Text block below:
NOTE SOME DEFAULTS HAVE CHANGED in v0.6.*:

  • iqtree 2 is assumed by default, with an executable called iqtree (these come with new options to set your iqtree environment: -iv or --iqtree-version to specify the version (either 1 or 2), -ip or --iqtree-path to specify the path to the executable (assumes $PATH by default), and -ie or --iqtree-exec to define the executable (iqtree2 by default))
  • no sites with missing data are filtered by default (use -mp or -mc to change this now)
  • constant sites are by default those that have 100% of a single base (use -x or -c to change this)

In the current version (0.6.*) it:

  1. Reads an alignment in multiFASTA format
  2. Calculates stats for each sequence in the alignment
  3. Trims 5/3 prime UTR regions --- defaults set to SARS-COV-2 (Genbank accession: NC_045512.2)
  4. Calculates stats per column in the alignment
  5. Allows the user to set a threshold of tolerable missing data in a column, and removes all non-conforming columns from the alignment. This can be defined in two ways:
    • using the -mp flag which defines a proportion of missing sites (e.g., 0.01 means at most 1% missing data)
End of Text block.
What you are asked to do:
Carry on the notes about the alignment-filtering tool from the point where they stop.
Information shown below:
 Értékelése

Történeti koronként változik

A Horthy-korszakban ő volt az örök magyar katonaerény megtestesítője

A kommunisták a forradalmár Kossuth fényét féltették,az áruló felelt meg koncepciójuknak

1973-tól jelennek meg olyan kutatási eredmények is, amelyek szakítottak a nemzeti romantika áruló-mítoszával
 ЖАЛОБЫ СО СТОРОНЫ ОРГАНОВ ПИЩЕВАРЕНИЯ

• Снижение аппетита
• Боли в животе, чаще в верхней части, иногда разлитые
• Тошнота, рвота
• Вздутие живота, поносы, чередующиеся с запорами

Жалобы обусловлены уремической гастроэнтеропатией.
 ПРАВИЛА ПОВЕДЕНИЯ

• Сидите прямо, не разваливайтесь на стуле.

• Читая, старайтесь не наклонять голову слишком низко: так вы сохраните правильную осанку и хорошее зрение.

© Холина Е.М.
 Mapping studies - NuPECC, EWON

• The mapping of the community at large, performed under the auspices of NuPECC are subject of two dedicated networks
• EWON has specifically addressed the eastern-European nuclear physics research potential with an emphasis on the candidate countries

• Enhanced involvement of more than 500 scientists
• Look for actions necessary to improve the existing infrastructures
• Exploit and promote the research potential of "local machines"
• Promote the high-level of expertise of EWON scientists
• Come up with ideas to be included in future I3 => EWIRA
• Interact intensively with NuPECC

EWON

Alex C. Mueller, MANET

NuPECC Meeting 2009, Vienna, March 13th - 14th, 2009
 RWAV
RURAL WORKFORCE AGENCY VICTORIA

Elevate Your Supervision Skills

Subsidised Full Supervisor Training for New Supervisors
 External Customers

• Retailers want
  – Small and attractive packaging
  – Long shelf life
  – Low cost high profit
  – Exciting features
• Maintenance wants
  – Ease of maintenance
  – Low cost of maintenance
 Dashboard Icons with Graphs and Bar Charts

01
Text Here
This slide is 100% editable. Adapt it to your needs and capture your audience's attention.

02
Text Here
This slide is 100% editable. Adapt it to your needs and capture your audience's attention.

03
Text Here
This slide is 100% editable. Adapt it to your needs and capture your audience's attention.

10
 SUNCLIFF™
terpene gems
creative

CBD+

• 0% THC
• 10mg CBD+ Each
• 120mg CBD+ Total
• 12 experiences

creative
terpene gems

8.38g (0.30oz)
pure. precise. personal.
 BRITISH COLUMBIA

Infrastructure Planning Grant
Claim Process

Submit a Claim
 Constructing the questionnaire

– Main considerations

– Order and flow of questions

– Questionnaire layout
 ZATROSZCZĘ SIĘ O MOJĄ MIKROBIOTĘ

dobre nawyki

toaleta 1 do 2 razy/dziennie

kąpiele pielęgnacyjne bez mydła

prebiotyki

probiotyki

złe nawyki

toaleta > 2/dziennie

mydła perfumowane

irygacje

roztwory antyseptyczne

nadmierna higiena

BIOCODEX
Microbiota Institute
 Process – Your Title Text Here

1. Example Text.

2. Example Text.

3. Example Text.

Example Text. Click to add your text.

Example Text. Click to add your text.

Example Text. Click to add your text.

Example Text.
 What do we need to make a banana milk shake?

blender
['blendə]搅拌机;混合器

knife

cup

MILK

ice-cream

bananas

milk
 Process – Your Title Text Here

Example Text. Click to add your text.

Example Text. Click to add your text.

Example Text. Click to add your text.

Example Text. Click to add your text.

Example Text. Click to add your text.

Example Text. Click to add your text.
End of Information shown.
Reply:
    • using the -mc flag which defines the count of missing sites (e.g., 2 means at most 2 missing sites)
    • one can still use -mm option, but that has been deprecated in favour of the -mc option. -mm will be removed in version v0.8.0.
  6. From the remaining columns, arbow finds all the constant columns according to two user defined criteria: allow missing data (i.e., a column with missing data can still count to towards constant sites if it meets other criteria), and a defined threshold of variation. This process one to smooth over any potential sequencing errors. This threshold can be defined in two ways:
    • the frequency of the major allow is equal to or larger than a threshold (i.e., if the threshold is set to 0.99 and there are 100 samples, 99 of which are A and one is G, that column would be counted as a constant A) --- use the -x option.
    • if the total count of minor alleles is equal to or smaller than a threshold (i.e., if the threshold is 2 and there are 100 samples, 98 of which are A, 1 is C and 1 is T, that column would be considered as a constant A) --- use the -c option.
  7. It then filters out all the variable columns, and outputs the variable alignment as a multiFASTA alignment.
  8. It runs IQTree with a few sensible presets --- it is now possible to run both IQTree1 and IQTree2.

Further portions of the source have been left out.